■ **Documento**:
■ ■ ■ ■ ■

O blues, o banzo, o samba-canção. Qual a cor da poesia? Qual a língua capaz de expressar o sentimento de uma raça que não é raça, de uma cor que não é cor, de uma dor que transcende a compreensão de quem nunca a experimentou. Ser outro na sua própria terra. Ver no outro a impureza do incolor (parafraseando, claro, Drummond). Langston Hughes (1902-1967), poeta norte-americano, conseguiu expressar tudo isso sendo negro numa terra de brancos. Os seus poemas são, no mínimo, vigorosos. São blues. Tentar traduzir blues é, mais ou menos, um americano procurar traduzir saudade. Tem certas coisas que não se traduzem, palavras principalmente. Deve-se senti-las. Não algo pontual, feito alfinetada. Mas contextual: corpo lavado em uma cachoeira.

■ ■ ■ ■ ■

■ **Linhas**:
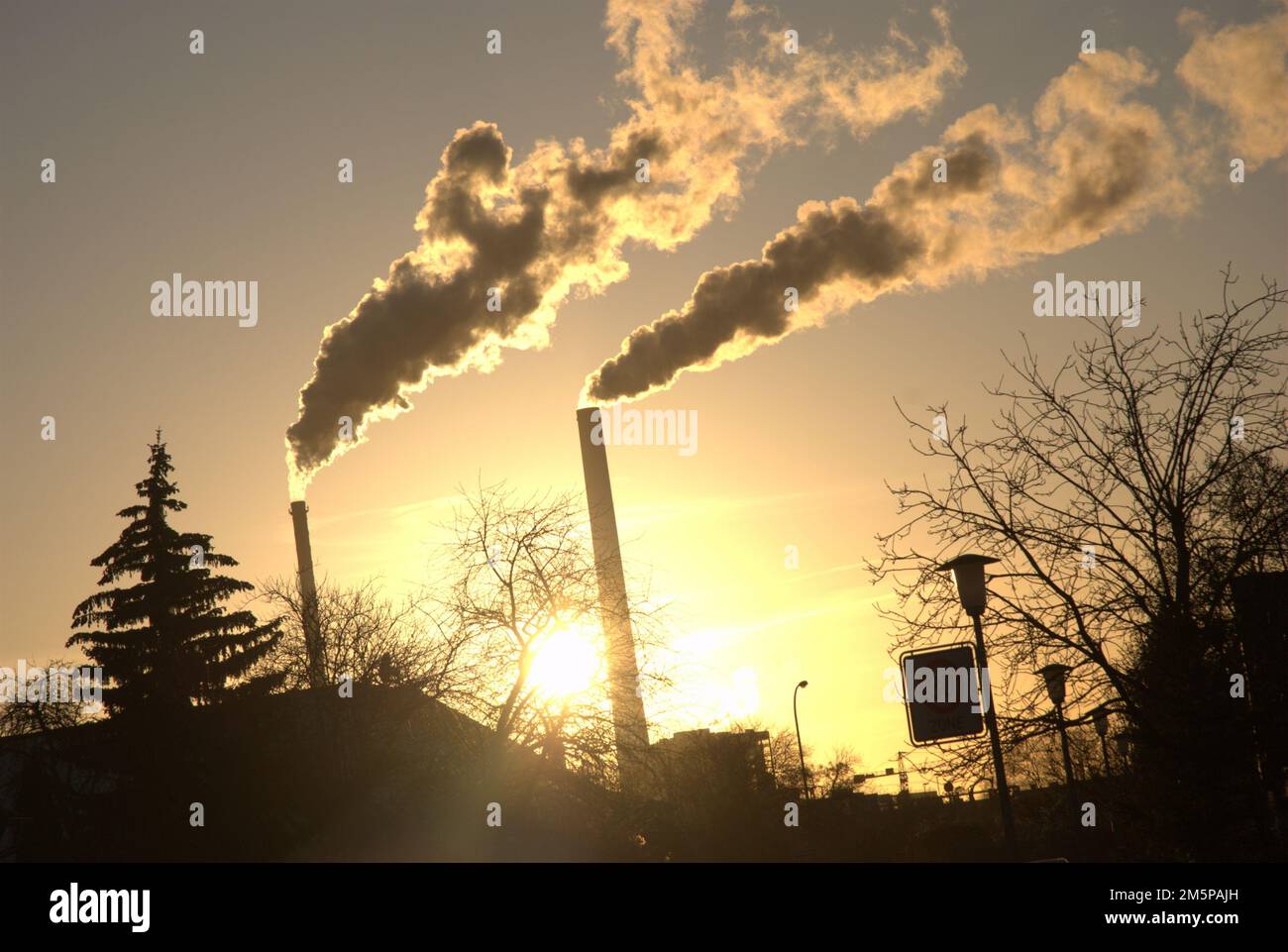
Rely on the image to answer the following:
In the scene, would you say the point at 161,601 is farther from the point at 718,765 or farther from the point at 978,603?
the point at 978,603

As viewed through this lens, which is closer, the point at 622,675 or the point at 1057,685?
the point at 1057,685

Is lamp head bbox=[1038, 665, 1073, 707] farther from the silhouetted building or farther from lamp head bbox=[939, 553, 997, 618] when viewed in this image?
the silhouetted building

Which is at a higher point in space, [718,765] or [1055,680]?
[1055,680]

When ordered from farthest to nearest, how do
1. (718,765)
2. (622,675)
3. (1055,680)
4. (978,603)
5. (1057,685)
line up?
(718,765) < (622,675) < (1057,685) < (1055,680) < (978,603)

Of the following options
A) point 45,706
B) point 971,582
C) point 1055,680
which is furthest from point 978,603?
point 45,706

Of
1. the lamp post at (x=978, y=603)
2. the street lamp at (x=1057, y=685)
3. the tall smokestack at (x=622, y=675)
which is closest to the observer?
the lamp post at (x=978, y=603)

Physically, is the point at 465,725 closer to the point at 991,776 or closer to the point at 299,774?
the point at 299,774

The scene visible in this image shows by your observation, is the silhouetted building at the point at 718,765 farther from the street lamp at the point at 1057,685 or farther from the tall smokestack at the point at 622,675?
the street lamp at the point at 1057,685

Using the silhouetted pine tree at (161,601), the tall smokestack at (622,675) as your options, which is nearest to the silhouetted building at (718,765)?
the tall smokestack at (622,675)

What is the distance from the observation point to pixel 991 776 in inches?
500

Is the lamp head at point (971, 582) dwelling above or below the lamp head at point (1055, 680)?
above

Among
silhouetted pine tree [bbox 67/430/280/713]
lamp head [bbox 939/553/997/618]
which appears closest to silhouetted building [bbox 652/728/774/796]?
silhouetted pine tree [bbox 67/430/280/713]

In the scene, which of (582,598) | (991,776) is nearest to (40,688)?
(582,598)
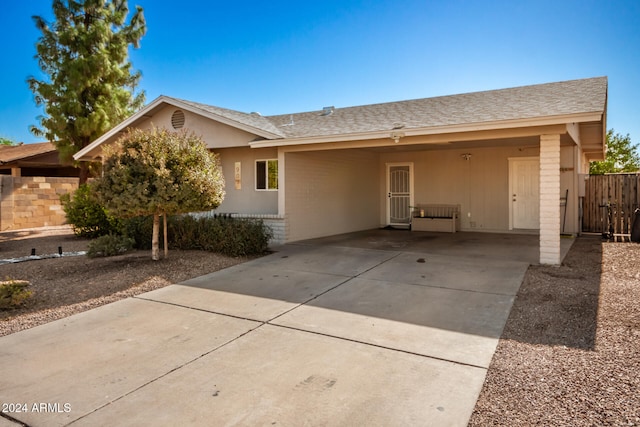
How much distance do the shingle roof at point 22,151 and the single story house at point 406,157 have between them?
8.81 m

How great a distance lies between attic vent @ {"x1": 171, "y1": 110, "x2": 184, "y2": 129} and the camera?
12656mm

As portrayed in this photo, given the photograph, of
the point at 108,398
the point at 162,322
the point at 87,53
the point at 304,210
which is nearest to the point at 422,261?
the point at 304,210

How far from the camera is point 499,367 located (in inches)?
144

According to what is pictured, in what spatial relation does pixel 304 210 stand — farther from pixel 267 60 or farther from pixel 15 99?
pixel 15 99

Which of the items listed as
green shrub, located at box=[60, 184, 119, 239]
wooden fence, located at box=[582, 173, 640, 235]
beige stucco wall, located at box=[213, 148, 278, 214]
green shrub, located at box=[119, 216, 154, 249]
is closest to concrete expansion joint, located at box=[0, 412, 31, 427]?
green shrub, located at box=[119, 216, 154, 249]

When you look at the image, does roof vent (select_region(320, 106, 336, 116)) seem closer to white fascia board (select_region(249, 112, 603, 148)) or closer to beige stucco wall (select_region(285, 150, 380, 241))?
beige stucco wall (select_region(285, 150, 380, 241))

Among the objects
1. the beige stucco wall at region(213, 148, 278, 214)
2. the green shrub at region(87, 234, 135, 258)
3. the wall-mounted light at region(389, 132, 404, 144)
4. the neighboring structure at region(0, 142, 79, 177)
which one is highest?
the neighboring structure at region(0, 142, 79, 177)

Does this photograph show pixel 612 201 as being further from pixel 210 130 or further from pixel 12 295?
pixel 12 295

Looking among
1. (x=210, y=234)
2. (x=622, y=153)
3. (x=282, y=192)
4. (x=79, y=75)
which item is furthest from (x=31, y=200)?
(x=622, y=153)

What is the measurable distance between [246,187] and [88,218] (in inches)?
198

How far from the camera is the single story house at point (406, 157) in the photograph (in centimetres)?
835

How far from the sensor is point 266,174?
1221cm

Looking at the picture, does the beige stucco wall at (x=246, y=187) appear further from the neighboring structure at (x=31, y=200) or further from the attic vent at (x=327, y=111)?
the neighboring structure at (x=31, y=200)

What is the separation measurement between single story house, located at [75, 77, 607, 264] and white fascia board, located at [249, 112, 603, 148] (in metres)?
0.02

■ ■ ■ ■ ■

■ **Tarefas do exercício**:
- A) De acordo com o texto sobre Langston Hughes, em que anos o poeta nasceu e morreu?
- B) Retome o texto sobre Langston Hughes e dê continuidade a ele a partir da última frase.

■ **Problemas resolvidos**:
- A) Nasceu em 1902 e morreu em 1967.

- B)
Poema
Todos os sons da selva palpitam no meu sangue,
E todas as luas quentes e selvagens da selva brilham na minha
Alma.
Tenho medo desta civilização –
Tão rígida,
Tão forte,
Tão fria.
…
Saídas
O mar é profundo,
A faca é afiada,
E o ácido do veneno queima —
Mas todos trazem descanso,
Todos trazem a paz
Que a alma cansada
Tanto espera.
Todos trazem o descanso
Na ausência
De onde
Alma alguma retorna.
…
Cansado
Estou tão cansado de esperar,
Para que o mundo torne-se bom
Belo e gentil,
Você não?
Vamos pegar uma faca
E cortar o mundo em dois,
E ver o que os vermes estão comendo
Na casca.
…
Fim
Não existem
Relógios nem paredes,
E não existe tempo,
Não há sombras que se movem
Pelo assoalho
Desde o amanhecer até o crepúsculo.
Também não há luz
Nem escuridão
Do lado de fora da porta.
Não existe porta!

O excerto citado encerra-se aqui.